Es en este terreno pantanoso de la confusión diagnóstica donde síntomas como la bulimia, la anorexia y la hiperactividad se transforman en enfermedades. Desaparecen el sujeto y sus conflictos y toman su lugar los medicamentos de efecto rápido. La gravedad de esta situación es extrema en el caso de la hiperactividad ya que el diagnóstico no es realmente un diagnóstico “médico” sino una mezcla de test psicológico y valoración subjetiva. La hiperactividad aparece diagnosticada por primera vez a principios de los sesenta por un psiquiatra Leon Eisenberg (1922- 2009), que constata un aumento de casos de inadaptación escolar caracterizados por inquietud motora y dificultad de concentración. En pocos años el número de niños diagnosticados y medicados aumenta exponencialmente; más o menos lo que está sucediendo en estos momentos en nuestro país, casualmente cuando en EEUU algunos médicos redactores del DSM-IV lo han abandonado criticando abiertamente la excesiva “medicalización” de los escolares. El doctor Allen Frances que participó en la elaboración del DSM-IV critica en una entrevista en El País del día 28/9/14 la inflación diagnóstica de trastornos mentales: “No supimos anticiparnos al poder de las farmacéuticas para crear nuevas enfermedades”. “El exceso de medicación causa más daño que beneficio, no existe un tratamiento mágico contra el malestar.” Y añade sobre la medicación para la hiperactividad en los niños: “ A corto plazo la medicación contribuye a mejorar los resultados escolares, pero a largo plazo no ha demostrado sus beneficios”. “Estamos haciendo un experimento a gran escala con estos niños porque no sabemos que efectos adversos pueden tener con el tiempo estos fármacos”.

El medicamento utilizado, llamado en sus inicios Ritalín, se popularizó y durante décadas no hubo un estudio serio de sus verdaderos efectos. A pesar de los avances tecnológicos no ha sido posible descubrir alteraciones significativas en el cerebro de los supuestos enfermos de hiperactividad; tampoco en el terreno de la bioquímica (enzimas, hormonas) aparece nada relevante. La medicina, con su avanzada tecnología diagnóstica, no ha encontrado nada orgánico que explique esta alteración de la conducta.

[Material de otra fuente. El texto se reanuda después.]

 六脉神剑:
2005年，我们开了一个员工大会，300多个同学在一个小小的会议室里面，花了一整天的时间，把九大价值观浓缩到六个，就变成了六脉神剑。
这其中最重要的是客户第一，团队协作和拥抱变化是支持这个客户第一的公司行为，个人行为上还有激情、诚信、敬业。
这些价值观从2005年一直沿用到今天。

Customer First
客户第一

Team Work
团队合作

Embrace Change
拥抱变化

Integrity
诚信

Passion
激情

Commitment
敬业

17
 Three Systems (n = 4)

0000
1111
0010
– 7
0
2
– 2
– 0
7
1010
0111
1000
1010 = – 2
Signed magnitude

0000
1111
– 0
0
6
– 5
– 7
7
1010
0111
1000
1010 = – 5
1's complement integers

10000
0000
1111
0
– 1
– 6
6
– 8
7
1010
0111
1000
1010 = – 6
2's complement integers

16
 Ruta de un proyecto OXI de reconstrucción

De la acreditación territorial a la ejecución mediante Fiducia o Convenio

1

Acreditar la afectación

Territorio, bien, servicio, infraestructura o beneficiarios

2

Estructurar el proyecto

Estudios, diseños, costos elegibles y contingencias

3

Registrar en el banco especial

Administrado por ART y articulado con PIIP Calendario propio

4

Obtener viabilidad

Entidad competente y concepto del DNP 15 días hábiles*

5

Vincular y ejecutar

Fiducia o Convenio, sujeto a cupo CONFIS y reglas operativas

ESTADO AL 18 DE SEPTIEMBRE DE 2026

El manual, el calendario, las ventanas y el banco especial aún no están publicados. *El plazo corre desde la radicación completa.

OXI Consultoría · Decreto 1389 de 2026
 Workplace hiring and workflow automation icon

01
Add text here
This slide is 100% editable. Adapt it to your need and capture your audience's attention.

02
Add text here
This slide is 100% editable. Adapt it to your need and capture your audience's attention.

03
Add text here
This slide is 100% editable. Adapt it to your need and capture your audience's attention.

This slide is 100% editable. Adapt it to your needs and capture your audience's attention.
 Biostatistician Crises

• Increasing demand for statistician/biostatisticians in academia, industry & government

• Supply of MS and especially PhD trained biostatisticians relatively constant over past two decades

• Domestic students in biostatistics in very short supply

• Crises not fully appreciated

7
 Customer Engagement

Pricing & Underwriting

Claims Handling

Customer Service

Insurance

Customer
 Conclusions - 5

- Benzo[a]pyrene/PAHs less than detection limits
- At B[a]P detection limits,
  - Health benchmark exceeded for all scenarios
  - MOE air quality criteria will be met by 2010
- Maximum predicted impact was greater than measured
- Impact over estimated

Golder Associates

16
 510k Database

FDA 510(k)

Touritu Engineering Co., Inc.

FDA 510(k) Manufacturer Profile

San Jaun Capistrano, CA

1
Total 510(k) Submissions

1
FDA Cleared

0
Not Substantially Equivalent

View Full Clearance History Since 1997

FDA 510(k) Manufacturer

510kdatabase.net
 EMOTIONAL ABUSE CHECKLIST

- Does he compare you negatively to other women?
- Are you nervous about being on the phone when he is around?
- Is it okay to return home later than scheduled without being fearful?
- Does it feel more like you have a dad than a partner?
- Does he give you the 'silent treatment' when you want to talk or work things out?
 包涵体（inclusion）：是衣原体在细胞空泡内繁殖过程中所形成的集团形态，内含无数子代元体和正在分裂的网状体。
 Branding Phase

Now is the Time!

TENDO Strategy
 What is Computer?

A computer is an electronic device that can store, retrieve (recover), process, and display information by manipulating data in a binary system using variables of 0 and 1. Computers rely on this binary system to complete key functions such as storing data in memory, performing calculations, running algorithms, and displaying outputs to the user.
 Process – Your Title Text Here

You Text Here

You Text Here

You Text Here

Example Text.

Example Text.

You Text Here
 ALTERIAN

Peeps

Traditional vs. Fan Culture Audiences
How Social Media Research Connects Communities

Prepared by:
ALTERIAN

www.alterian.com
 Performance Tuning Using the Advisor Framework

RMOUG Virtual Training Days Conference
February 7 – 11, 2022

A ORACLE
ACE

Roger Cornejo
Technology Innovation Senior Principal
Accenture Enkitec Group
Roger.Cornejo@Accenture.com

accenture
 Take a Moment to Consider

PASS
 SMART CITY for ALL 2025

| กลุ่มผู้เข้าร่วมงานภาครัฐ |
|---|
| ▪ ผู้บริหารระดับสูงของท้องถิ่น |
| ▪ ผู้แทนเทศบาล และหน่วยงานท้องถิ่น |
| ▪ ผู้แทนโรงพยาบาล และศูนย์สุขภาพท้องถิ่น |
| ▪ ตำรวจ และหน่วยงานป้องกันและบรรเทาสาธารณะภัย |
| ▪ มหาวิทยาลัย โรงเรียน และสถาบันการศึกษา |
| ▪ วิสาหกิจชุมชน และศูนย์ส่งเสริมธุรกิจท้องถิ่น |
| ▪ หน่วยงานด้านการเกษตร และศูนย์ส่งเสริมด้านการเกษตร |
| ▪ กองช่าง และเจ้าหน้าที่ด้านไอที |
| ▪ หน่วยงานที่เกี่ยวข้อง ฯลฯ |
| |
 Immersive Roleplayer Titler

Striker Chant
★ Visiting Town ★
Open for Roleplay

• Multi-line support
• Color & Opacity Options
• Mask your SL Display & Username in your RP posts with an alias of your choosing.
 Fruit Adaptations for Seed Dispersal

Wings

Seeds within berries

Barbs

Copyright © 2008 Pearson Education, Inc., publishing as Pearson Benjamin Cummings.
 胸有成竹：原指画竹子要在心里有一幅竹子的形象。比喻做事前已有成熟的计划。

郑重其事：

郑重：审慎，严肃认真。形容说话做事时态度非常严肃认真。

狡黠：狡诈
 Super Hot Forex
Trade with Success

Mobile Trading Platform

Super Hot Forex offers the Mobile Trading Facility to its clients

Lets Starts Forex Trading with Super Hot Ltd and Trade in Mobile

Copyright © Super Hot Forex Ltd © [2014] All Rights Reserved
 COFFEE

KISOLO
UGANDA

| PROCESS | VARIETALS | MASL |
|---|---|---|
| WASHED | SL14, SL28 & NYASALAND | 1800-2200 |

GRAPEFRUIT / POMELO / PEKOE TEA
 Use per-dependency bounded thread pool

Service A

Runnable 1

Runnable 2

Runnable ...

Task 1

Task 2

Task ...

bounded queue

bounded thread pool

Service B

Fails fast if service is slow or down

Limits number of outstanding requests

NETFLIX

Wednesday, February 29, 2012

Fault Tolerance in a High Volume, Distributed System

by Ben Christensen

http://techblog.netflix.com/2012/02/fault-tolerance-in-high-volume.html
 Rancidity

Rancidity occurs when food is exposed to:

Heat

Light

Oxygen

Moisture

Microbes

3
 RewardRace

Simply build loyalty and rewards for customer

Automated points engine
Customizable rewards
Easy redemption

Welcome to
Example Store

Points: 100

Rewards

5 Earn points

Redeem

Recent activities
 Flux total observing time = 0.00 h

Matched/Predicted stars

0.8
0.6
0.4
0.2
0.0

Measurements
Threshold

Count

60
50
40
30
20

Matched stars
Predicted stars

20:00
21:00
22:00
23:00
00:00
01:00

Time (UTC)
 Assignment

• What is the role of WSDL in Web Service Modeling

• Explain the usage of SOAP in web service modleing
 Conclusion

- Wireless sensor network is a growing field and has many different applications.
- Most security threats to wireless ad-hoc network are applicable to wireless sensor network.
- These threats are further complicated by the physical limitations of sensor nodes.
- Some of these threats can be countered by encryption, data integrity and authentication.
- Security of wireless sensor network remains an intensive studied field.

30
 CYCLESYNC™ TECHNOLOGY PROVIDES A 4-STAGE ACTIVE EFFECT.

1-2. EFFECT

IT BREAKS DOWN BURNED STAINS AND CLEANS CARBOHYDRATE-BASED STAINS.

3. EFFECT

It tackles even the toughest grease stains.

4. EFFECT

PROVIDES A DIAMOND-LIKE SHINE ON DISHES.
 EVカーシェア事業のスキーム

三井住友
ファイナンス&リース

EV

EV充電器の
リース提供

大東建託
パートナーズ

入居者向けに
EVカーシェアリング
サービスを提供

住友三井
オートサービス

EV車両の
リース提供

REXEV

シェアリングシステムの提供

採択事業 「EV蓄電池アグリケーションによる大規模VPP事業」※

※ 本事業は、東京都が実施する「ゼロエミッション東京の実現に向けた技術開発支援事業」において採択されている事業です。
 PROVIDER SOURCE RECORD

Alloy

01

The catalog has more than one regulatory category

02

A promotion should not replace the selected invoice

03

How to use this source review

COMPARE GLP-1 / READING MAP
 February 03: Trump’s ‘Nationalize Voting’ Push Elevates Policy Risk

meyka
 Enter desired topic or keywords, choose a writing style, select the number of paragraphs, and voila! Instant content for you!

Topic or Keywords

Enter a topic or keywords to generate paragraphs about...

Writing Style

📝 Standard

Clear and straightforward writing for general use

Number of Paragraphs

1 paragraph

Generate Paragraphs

“El TDAH es una enfermedad ficticia”, confiesa su creador en su lecho de muerte. (webmaster CCDH España, 5 de junio de 2013)

Según la Comisión Nacional de Suiza asesora de Ética Biomédica, el consumo de fármacos para tratar la hiperactividad altera el comportamiento del niño sin ninguna contribución por su parte. “Los agentes farmacológicos indujeron cambios en el comportamiento, pero no lograron educar a los niños sobre la forma de lograr estos cambios de comportamiento de forma independiente”.

El psicoanálisis, por su parte, considera este trastorno como un signo y en este sentido lo esencial sigue siendo tratar al sujeto desde el esclarecimiento de su estructura. Volviendo al ejemplo del autismo, hay en el niño autista una particular relación con su cuerpo y con el entorno que le lleva a conductas repetitivas: dar vueltas sin cesar, aplaudir , aletear con las manos, rodar por el suelo, que son expresión de cómo percibe la realidad. Estas conductas (esterotipias) también pueden aparecer en niños obsesivos, sometidos a estrés o que han sufrido una experiencia traumática (pérdida, agresión, hambruna, guerra). Poniendo de manifiesto que no es el síntoma, por llamativo que éste sea, el núcleo de la enfermedad, sino la señal que nos pone en la pista de averiguar qué es lo que le sucede al sujeto.

También la depresión, la anorexia y la bulimia son transestructurales, aparecen en las neurosis y en las psicosis y en ningún caso pueden ser por si mismas “una enfermedad” sino, por el contrario, una señal que, al igual que la fiebre, hay que tomar en cuenta para llegar a la causa. Hacer callar al síntoma con medicamentos que aplaquen la angustia y el malestar tan sólo conduce a que el síntoma se cronifique o cambie de lugar, apareciendo alcoholismo, por ejemplo, donde antes había depresión. Pero, naturalmente, al DSM y a la poderosa industria farmacéutica que están detrás de esta moderna forma de diagnóstico, no le preocupan ni el sufrimiento ni la curación de los sujetos que a estas alturas de la película ya se han transformado de pacientes en clientes.